Miracles and Meteorites

Stanley Jaki, in his book God and the Sun at Fatima, comments on the scientific history of meteorites:

Once the Académie des Sciences in Paris decided that eyewitness accounts about fiery streaks dashing toward the earth should not be trusted, meteorites were discarded from the collection of other scientific academies as well. No less a scientist than Lavoisier changed the written statement of an eyewitness because it countered his disbelief in meteors. Laplace shouted, “We have had enough such myths,” when his fellow academician Marc-Auguste Pictet urged, in the full hearing of the Académie des Sciences, that attention be given to the report about a huge meteor shower that fell at L’Aigle, near Paris, on April 26, 1803.

This is not untypical. Historically, the scientific community showed a similar reluctance to accept the reality of earthquake lights, rogue waves, and other phenomena.

Laplace’s concern, of course, was probably not that the idea of stones coming from the sky seemed to him absurd in itself, but that it did not seem possible to explain it by natural principles known to him. The idea of continental drift was long rejected for this reason, namely the apparent lack of a mechanism that might bring it about.

This concern is not entirely unreasonable. If scientists were to accept all eyewitness accounts as they stand, they might be forced to constantly add new principles in order to explain the most recent stories. On the other hand, it would be reasonable for them to give somewhat more attention to accounts which come up repeatedly, as happened with the accounts of the above phenomena.

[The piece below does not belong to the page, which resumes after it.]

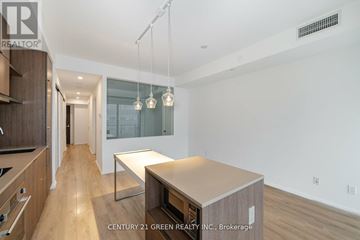 Toronto (Church-Yonge Corridor) condo for rent - A modern kitchen with wooden cabinets and a central island.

Accounts of miracles can in fact be treated much like such accounts. A miracle does not mean something which has never been seen in any age or country, as Hume defines it, but something which does not have natural principles. Thus, for example, if a man rises from the dead we do not (generally speaking) believe that this could have resulted from natural principles. This does not prove that it cannot happen at all, as Hume supposes, but only that if it does happen, it results from some additional principle, above and beyond the principles of nature.